> Lesetext:
----

FTTH auf Rügen: Telekom mit "Kabel + Sat" zusammen
Die Insel Rügen ist nicht nur ein beliebtes Urlaubsparadies, auch beim Glasfaserausbau bietet sie etwas Besonderes: Hier haben die Deutsche Telekom und die Kabel + Sat aus Bergen (auf Rügen) einen Kooperationsvertrag über das mit Fördermitteln errichtete FTTH-Glasfasernetz des Zweckverbands Wasserversorgung und Abwasserbehandlung Rügen (ZWAR) geschlossen.
Erste Kooperation mit Netzpächter
Dabei handelt es sich, nach Angaben der Beteiligten, um die erste Zusammenarbeit der Telekom mit einem Netzpächter, die auf einem geförderten FTTH-Netz eines Zweckverbandes aufsetzt.
Thilo Höllen, zuständig für Breitbandkooperationen bei der Telekom in Deutschland, betont, dass bei der Digitalisierung auch neue Modelle in Betracht kommen. Bislang hatte die Telekom ihre Kooperationen immer mit dem eigentlichen Netzeigentümer abgeschlossen.
Neuland für die Telekom als Blaupause
v.l.: Thilo Höllen (SVP Telekom Breitband) und Rolf Hofmann (geschäftsführender Gesellschafter Kabel + Sat Bergen)
Foto: Deutsche Telekom
Die Einigung mit dem Unternehmen „Kabel + Sat“ ist für die Telekom Neuland, soll aber kein Einzelfall bleiben. Man sehe die Zusammenarbeit „bundesweit als Blaupause für weitere Kooperationen“ auf gefördert errichteten Netzen. Kooperationen mit regionalen Versorgern seien ein zentraler Baustein der Glasfaserstrategie. Die Telekom sei bereit, neue Wege für mehr Anbietervielfalt und Höchstgeschwindigkeit im Sinne der Kunden zu gehen.
Vertragspartner Rolf Hoffmann, Geschäftsführender Gesellschafter von Kabel + Sat in Bergen, war von der „Offenheit der Telekom positiv überrascht“. Er ist stolz darauf, dass in kurzer Zeit eine Kooperationsvereinbarung erzielbar war, worin sich beide Unternehmen gleichermaßen wiederfinden.

----

> Arbeitsauftrag: Gib aus dem Artikel über die Glasfaserkooperation auf Rügen alles von „Vertragspartner Rolf Hoffmann, Geschäftsführender“ bis hinunter zu „Unternehmen gleichermaßen wiederfinden.“ wortgetreu aus.

> Extrahierte Daten:
----

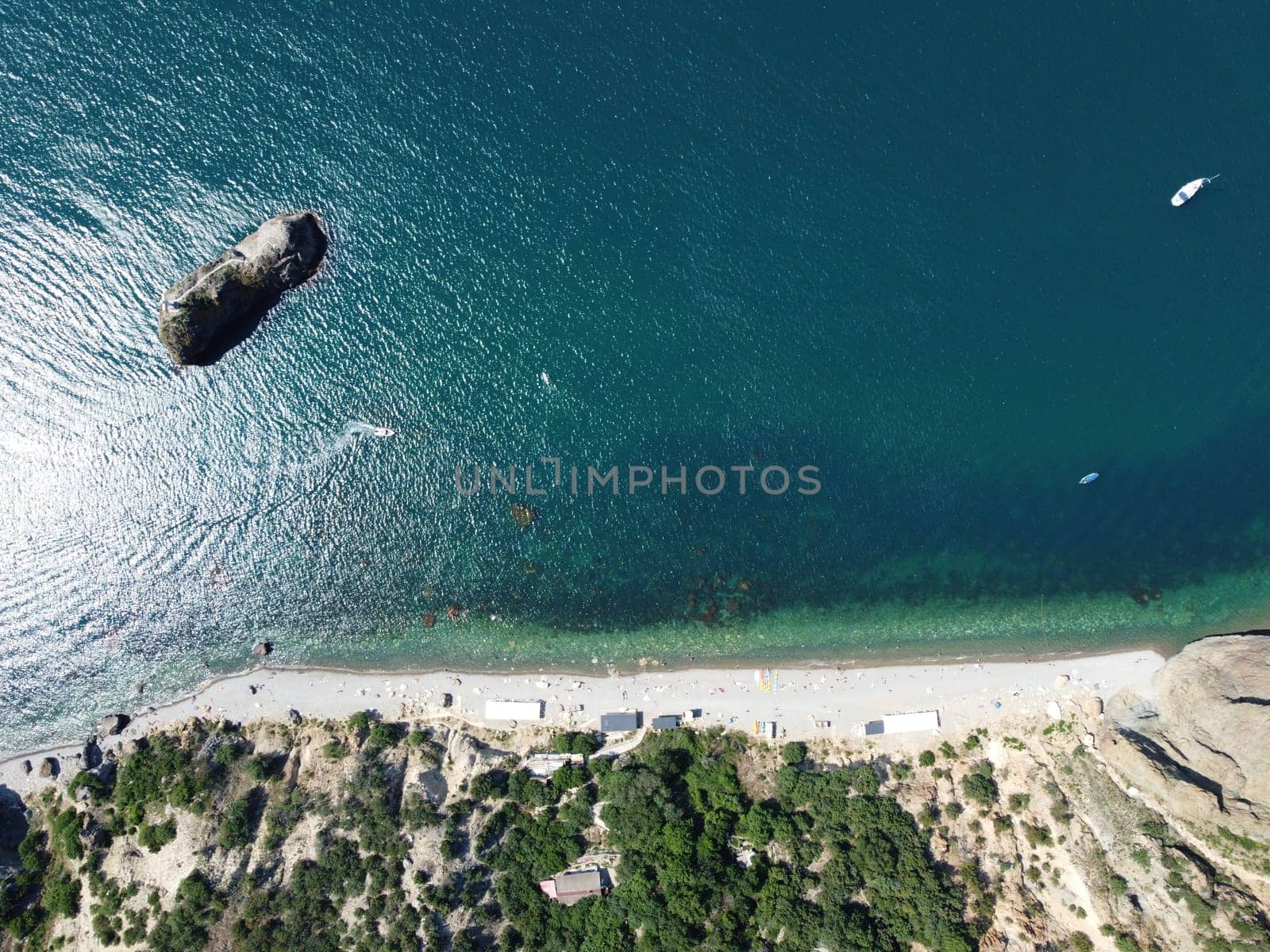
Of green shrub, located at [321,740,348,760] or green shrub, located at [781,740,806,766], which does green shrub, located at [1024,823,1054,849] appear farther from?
green shrub, located at [321,740,348,760]

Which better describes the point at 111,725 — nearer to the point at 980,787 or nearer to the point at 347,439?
the point at 347,439

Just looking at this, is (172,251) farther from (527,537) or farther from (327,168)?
(527,537)


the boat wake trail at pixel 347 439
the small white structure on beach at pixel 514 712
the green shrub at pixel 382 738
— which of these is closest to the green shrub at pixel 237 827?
the green shrub at pixel 382 738

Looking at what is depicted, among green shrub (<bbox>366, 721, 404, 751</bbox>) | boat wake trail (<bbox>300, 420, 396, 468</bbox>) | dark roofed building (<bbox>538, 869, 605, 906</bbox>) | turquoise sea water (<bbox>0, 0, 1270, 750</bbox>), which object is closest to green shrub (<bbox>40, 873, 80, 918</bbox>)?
turquoise sea water (<bbox>0, 0, 1270, 750</bbox>)

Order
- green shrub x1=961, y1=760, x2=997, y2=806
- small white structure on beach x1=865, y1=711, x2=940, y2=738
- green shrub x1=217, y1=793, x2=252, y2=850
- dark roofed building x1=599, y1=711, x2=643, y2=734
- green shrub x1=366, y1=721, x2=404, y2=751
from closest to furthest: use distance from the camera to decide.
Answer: green shrub x1=217, y1=793, x2=252, y2=850
green shrub x1=961, y1=760, x2=997, y2=806
green shrub x1=366, y1=721, x2=404, y2=751
small white structure on beach x1=865, y1=711, x2=940, y2=738
dark roofed building x1=599, y1=711, x2=643, y2=734

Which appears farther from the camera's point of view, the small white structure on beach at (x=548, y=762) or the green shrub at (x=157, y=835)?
the small white structure on beach at (x=548, y=762)

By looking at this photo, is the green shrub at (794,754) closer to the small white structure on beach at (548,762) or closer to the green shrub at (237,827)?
the small white structure on beach at (548,762)

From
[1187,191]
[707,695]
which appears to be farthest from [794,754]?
[1187,191]
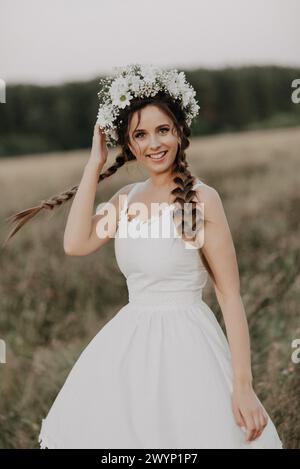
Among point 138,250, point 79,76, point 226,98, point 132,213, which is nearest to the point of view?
point 138,250

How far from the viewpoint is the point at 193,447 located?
2.29 m

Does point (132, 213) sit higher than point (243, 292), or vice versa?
point (132, 213)

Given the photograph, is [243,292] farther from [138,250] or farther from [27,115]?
[27,115]

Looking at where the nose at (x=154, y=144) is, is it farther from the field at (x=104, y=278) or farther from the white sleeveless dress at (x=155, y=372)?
the field at (x=104, y=278)

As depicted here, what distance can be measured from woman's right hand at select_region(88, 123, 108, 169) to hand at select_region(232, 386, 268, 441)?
88cm

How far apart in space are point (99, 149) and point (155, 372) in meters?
0.78

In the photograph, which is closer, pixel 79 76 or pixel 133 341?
pixel 133 341

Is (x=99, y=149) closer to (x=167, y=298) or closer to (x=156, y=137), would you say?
(x=156, y=137)

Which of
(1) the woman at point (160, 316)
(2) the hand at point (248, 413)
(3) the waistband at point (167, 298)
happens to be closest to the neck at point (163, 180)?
(1) the woman at point (160, 316)

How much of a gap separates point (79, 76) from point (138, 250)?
271 inches

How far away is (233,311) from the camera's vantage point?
7.63 ft

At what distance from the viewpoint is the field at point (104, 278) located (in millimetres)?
4230

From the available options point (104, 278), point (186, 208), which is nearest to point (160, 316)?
point (186, 208)
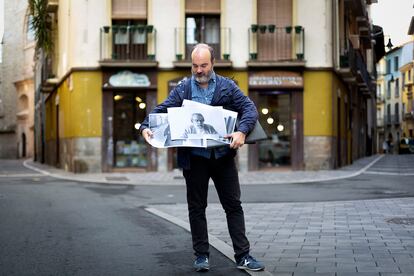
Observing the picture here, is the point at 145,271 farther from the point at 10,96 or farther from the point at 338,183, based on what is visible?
the point at 10,96

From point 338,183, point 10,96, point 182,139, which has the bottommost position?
point 338,183

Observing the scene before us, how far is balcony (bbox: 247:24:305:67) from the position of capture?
25047 mm

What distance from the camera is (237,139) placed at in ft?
17.0

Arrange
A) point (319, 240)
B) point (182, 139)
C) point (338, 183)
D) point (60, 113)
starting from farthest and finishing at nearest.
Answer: point (60, 113) < point (338, 183) < point (319, 240) < point (182, 139)

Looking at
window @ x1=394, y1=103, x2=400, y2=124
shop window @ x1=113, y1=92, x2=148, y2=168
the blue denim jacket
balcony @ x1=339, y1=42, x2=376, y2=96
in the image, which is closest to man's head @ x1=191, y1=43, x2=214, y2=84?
the blue denim jacket

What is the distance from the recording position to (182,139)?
17.6ft

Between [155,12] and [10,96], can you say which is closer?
[155,12]

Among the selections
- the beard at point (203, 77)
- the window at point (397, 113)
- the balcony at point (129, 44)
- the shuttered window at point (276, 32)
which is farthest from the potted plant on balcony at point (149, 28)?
the window at point (397, 113)

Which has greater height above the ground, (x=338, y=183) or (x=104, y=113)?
(x=104, y=113)

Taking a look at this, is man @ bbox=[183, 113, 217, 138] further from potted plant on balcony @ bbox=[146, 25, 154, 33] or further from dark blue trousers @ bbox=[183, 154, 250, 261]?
potted plant on balcony @ bbox=[146, 25, 154, 33]

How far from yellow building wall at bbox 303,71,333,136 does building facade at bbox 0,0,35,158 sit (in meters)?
36.6

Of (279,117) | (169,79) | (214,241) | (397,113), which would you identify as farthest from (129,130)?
(397,113)

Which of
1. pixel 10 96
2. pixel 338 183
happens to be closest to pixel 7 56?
pixel 10 96

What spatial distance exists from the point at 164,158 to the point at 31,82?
35.8 meters
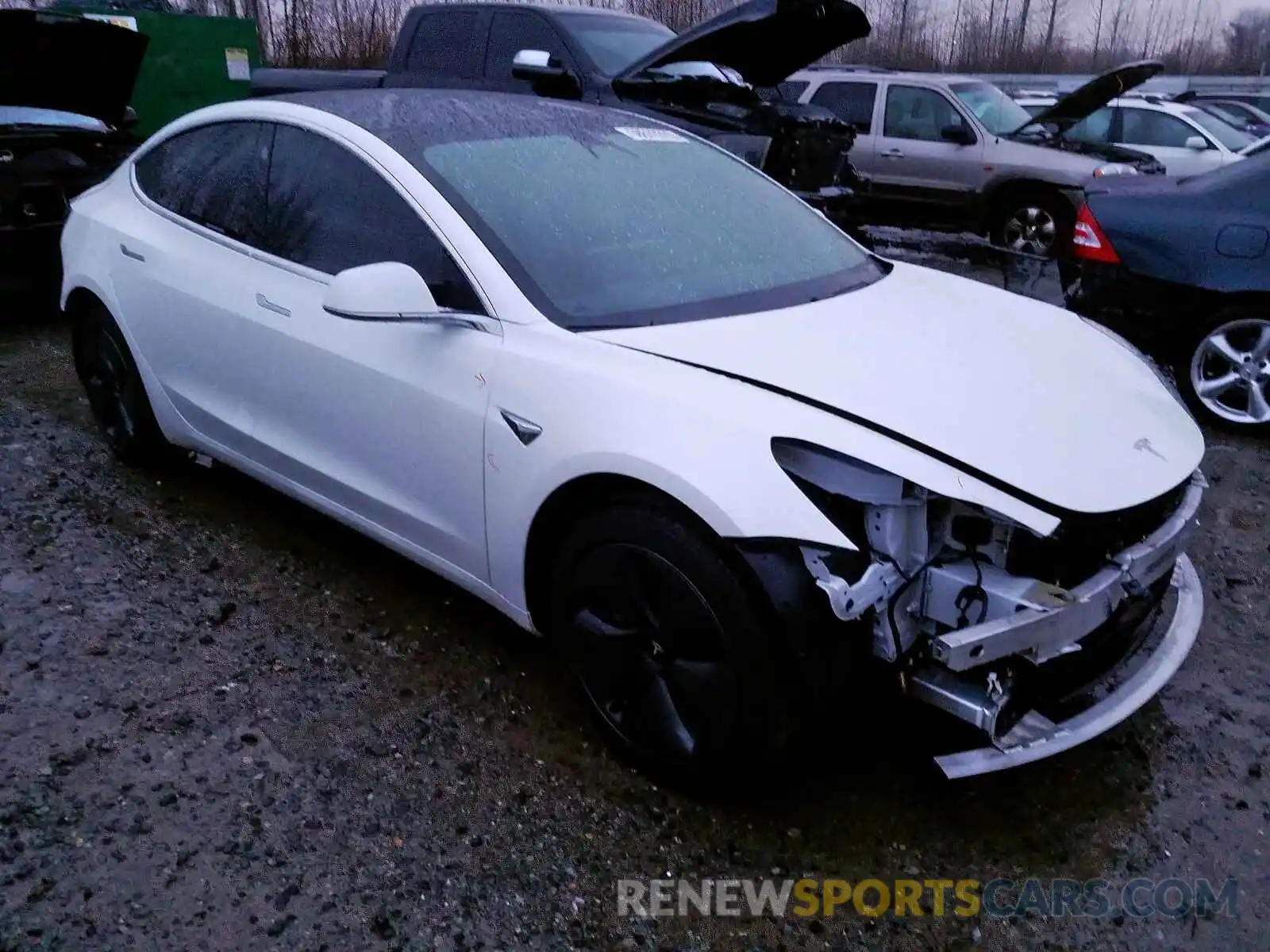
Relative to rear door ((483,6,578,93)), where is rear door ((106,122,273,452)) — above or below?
below

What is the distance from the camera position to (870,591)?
2256 mm

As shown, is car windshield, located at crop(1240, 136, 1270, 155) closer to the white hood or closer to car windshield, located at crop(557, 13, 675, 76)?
the white hood

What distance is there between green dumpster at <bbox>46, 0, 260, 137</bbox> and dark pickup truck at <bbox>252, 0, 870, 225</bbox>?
160 inches

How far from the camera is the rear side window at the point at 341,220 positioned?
297cm

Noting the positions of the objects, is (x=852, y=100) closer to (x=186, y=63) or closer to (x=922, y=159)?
(x=922, y=159)

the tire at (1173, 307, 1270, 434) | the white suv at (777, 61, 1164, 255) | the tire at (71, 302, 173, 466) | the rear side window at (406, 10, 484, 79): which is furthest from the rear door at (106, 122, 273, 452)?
the white suv at (777, 61, 1164, 255)

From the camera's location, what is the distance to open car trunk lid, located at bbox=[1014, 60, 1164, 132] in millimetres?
8031

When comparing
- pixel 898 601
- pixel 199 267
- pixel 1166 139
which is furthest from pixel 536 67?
pixel 1166 139

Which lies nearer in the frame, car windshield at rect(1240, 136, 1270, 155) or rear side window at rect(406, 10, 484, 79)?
car windshield at rect(1240, 136, 1270, 155)

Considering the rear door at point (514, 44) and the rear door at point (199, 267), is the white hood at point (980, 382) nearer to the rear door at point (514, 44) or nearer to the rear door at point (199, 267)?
the rear door at point (199, 267)

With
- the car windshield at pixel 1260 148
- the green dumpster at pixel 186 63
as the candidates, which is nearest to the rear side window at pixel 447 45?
the green dumpster at pixel 186 63

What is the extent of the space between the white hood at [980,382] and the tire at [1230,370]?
2.41 metres

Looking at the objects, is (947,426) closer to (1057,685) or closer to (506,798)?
(1057,685)


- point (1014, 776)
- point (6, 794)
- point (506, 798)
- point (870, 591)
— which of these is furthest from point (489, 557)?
point (1014, 776)
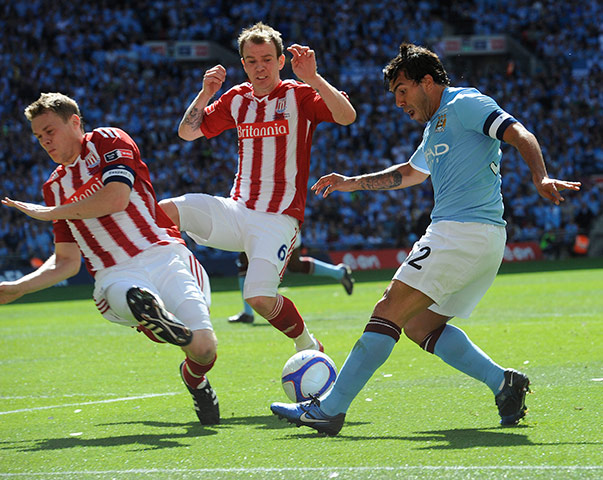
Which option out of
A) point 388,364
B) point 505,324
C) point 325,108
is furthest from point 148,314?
point 505,324

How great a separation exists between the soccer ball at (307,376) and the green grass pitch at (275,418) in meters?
0.23

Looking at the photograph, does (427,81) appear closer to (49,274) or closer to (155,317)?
(155,317)

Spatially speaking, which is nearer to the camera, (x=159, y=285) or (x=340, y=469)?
A: (x=340, y=469)

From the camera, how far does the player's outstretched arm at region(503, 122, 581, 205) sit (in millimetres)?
4254

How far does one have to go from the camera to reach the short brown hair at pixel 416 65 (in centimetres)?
507

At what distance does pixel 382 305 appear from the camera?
16.2 ft

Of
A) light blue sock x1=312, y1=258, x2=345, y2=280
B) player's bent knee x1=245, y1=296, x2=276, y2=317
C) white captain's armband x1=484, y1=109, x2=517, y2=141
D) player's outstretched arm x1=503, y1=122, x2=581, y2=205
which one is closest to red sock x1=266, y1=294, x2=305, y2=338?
player's bent knee x1=245, y1=296, x2=276, y2=317

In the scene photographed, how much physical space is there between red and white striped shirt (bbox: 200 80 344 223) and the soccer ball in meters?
1.26

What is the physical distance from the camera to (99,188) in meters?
5.49

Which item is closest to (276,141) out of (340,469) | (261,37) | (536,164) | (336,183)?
(261,37)

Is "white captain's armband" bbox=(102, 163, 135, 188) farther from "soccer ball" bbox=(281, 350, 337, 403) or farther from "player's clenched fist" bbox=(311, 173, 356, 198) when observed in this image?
"soccer ball" bbox=(281, 350, 337, 403)

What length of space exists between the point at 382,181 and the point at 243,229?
1.30 m

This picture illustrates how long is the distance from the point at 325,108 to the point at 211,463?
2.93m

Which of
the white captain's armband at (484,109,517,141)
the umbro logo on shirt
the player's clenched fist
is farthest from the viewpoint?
the umbro logo on shirt
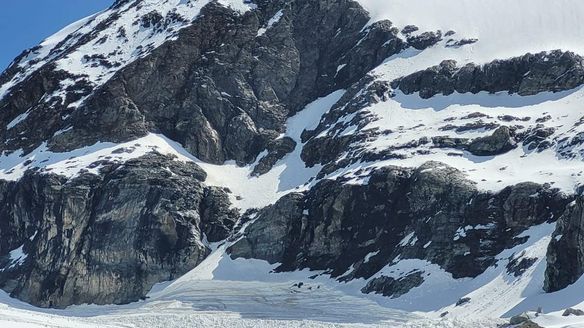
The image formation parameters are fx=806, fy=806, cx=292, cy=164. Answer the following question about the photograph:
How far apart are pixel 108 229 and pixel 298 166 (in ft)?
81.2

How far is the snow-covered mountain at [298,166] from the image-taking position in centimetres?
6738

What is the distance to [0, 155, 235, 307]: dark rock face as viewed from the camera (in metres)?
88.8

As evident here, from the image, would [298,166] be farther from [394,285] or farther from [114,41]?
[114,41]

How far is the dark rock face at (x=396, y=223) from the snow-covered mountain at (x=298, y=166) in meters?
0.21

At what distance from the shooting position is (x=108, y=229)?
92.6 m

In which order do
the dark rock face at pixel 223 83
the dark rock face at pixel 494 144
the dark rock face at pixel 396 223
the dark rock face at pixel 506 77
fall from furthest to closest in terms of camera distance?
the dark rock face at pixel 223 83
the dark rock face at pixel 506 77
the dark rock face at pixel 494 144
the dark rock face at pixel 396 223

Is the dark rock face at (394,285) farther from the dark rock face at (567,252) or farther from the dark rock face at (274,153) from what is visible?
the dark rock face at (274,153)

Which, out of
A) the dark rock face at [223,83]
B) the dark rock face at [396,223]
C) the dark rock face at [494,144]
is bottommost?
the dark rock face at [396,223]

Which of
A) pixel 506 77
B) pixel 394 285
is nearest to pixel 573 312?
pixel 394 285

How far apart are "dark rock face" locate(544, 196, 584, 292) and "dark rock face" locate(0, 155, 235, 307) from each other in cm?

----

> Schriftliche Antwort:
Vertragspartner Rolf Hoffmann, Geschäftsführender Gesellschafter von Kabel + Sat in Bergen, war von der „Offenheit der Telekom positiv überrascht“. Er ist stolz darauf, dass in kurzer Zeit eine Kooperationsvereinbarung erzielbar war, worin sich beide Unternehmen gleichermaßen wiederfinden.